A pergola must also be built to dimensions and designs that suit your garden, so plan it on paper first. Perspective is very important too, especially if your garden is on a slope, so get some friends or helpers to hold the poles in position before you start work. That way you can see from a number of different angles how well (or badly!) your pergola will fit in the setting you have chosen.
The easiest way to fix the horizontal poles to the uprights is to make a V-shaped notch in the top of each upright that will cradle snugly the horizontal pole. For a long pergola you will need to join the horizontal poles together. Make sure that all joints occur over an upright pole, to provide strong support. The top end of the horizontal pole sitting snugly in the notched upright should be cut into an L-shape. The adjoining horizontal pole that continues the line should also be cut into an opposing and matching L-shape, then you can nail them and the top of the upright together with rustproof nails.
Last but not least, the cross-poles should be notched and nailed over the horizontals, to complete the structure. For best effect, allow an overhang of about 15 cm (6 in) on all cross-poles and horizontals.
Once again you should sketch your design on paper before you set about sawing up your timbers. As before, get someone to hold the poles in position first, to give you a chance to see if you have the right height, design and perspective to suit your garden. Remember to allow about 60 cm (about 2 ft) extra on the uprights to sink into the ground.
It’s safest and easiest, once you are happy with the design and dimensions, to assemble and erect the sides first (see notes on joints below). When the sides are assembled, drive the uprights firmly into the ground, using a post rammer or a sledgehammer, carefully avoiding splitting the tops of the poles. Alternatively, insert the uprights in ready prepared holes and hold them in position with wooden struts, until they are fully secure in concrete or cement. Check the levels frequently to make sure your structure is at right-angles.
Next, assemble the top of the arch on the ground before attempting to fit it in position. When it is ready, lift it and drill and screw it into position, as nailing it is likely to leave you with too much movement on the structure as a whole.
You can have fun deciding on which basic joints to use, such as V-notches and opposing and matching L-shapes, to fix horizontals to uprights securely and attractively. If you have two crosspieces intersecting, join them with halving joints, using a saw and chisel to hollow out the joints.
Wood glue will certainly help to strengthen the joints but make sure at least that you nail each joint with rustproof nails.
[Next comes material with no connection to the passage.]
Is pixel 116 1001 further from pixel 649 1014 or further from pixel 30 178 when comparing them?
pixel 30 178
If you want to be even more technical, you could use bird’s mouth joints to connect horizontal or diagonal pieces to uprights. Mark the position carefully, then cut out a V-shape about 2.5 cm (1 in) deep. Saw the joining piece to fit then drive a nail diagonally through the joint. Don’t worry if you don’t get the joints right first time – trial and error is inevitable!
CUT TIMBER PERGOLAS AND ARCHES
If your garden is neither ‘cottagey’ nor rustic in look and feel, you may prefer the cleaner, more modern lines of a prepared timber pergola or arch. The main difference, in terms of construction, is that there are fewer or no joints, as the horizontals or side rails and the cross-poles or rails are screwed and nailed in position.
As they provide the main support, the side rails are fixed securely to the face, not on top of the uprights, preferably with coach bolts or screws. Where the side rails meet there is no need to cut joints – simply butt the ends of the rails together and screw them to the post.
The cross-rails should be nailed diagonally down into the side rails.